La justice européenne a désavoué jeudi l'UEFA en estimant que ses règles de 2021 visant à empêcher la Super Ligue, dissidente de la Ligue des champions, étaient contraires au droit, une décision qui relance la bataille sur l'avenir du football européen.

L'arrêt de la Cour de justice européenne (CJUE) ne valide pas pour autant la légalité de cette compétition privée, lancée à l'époque par douze grands clubs, qui se heurte par ailleurs à la farouche opposition de nombreux fans du ballon rond, mais offre une nouvelle ouverture aux promoteurs d'une sécession.

L'organisation A22, créée après l'échec du premier projet de Super Ligue, a salué "la fin du monopole de l'UEFA" et immédiatement proposé une nouvelle mouture très différente de la première Super Ligue, puisque ne comportant "aucun membre permanent" et assortie d'un système de promotion-relégation et de solidarité financière.

Elle a évoqué "une nouvelle compétition européenne ouverte", avec 64 clubs répartis en trois ligues, promettant une diffusion gratuite de sa compétition sur une plateforme de streaming. Elle n'a cependant donné aucune précision ni sur le calendrier, ni sur le niveau d'approbation parmi les clubs européens.

Et pour cause: la puissante Association européenne des clubs (ECA) a, elle, renouvelé son soutien à l'UEFA, assurant que le football européen était "plus uni que jamais contre les tentatives de quelques individus" de relancer des projets de tournois dissidents.

"Modèle égoïste et élitiste"

Pour la juridiction européenne, les règles de la Fifa et de l'UEFA "soumettant à leur autorisation préalable la création de tout projet de nouvelle compétition (...) et interdisant aux clubs et aux joueurs de participer à celle-ci, sous peine de sanctions" sont "illégales".

La CJUE, qui s'est prononcée sur les textes de la Fifa et de l'UEFA en vigueur au moment du lancement de cette procédure en 2021, estime en effet que les pouvoirs de ces deux instances n'étaient alors "encadrés par aucun critère assurant leur caractère transparent, objectif, non discriminatoire et proportionné".

Mais l'UEFA estime avoir corrigé cette "lacune" dans l'intervalle, avec un nouveau règlement bien plus détaillé adopté en juin 2022. "Cet arrêt ne signifie pas une approbation ou une validation de la soi-disant +Super Ligue+", a insisté l'organisation européenne, minimisant la portée de l'arrêt.

Dans son communiqué, la CJUE prend d'ailleurs soin de préciser que le projet de Super Ligue "ne doit pas pour autant être nécessairement autorisé", soulignant qu'elle ne se prononce pas sur ce projet spécifique.
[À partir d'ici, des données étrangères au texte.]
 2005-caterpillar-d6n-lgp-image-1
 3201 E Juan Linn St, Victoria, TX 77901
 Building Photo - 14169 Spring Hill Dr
La ligue espagnole de football, LaLiga, a immédiatement rappelé sa vive opposition à tout projet dissident, dénonçant "un modèle égoïste et élitiste". 

"Tout ce qui n'est pas totalement ouvert, avec un accès direct seulement à travers les championnats nationaux, saison par saison, est un format fermé", a justifié l'instance sur le réseau X (anciennement Twitter). 
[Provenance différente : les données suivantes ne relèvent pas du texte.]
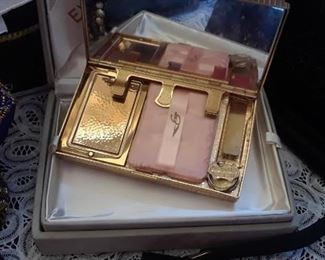 Fabulous gold tone metal evening "must have" for every fashionable lady i the 1950s.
Real et Barça n'ont pas désarmé

Pour l'association Football Supporters Europe, il n'y a "pas de place dans le football européen pour une Super Ligue séparatiste". Le projet "met en danger l'avenir du football européen", estime-t-elle promettant que ses membres "continueront à se battre" pour l'empêcher.

En avril 2021, douze grands clubs avaient annoncé leur propre compétition privée, à l'énorme potentiel commercial, par une offensive lancée à minuit juste avant une vaste réforme de la Ligue des champions, frontalement concurrencée. 

Attaquées par surprise, UEFA et Fifa avaient menacé de sanctions. 

La communication désastreuse des mutins puis la forte opposition des supporters, en particulier en Angleterre, avaient incité plusieurs pays à envisager des mesures législatives, poussant neuf des clubs rebelles à jeter l'éponge. L'aventure dissidente avait capoté en moins de 48 heures.

Deux ans plus tard, seuls les clubs espagnols du Real Madrid et du FC Barcelone n'ont pas désarmé.

Le Barça a d'ailleurs estimé jeudi que la décision de la justice européenne "ouvre la voie à une nouvelle compétition de football au plus haut niveau en Europe".

Les frondeurs sont défendus par le cabinet d'avocats Dupont-Hissel, à l'origine du célèbre arrêt Bosman ayant consacré, en 1995, la liberté de circulation des joueurs au sein de l'UE et fait sauter les "quotas de nationalité".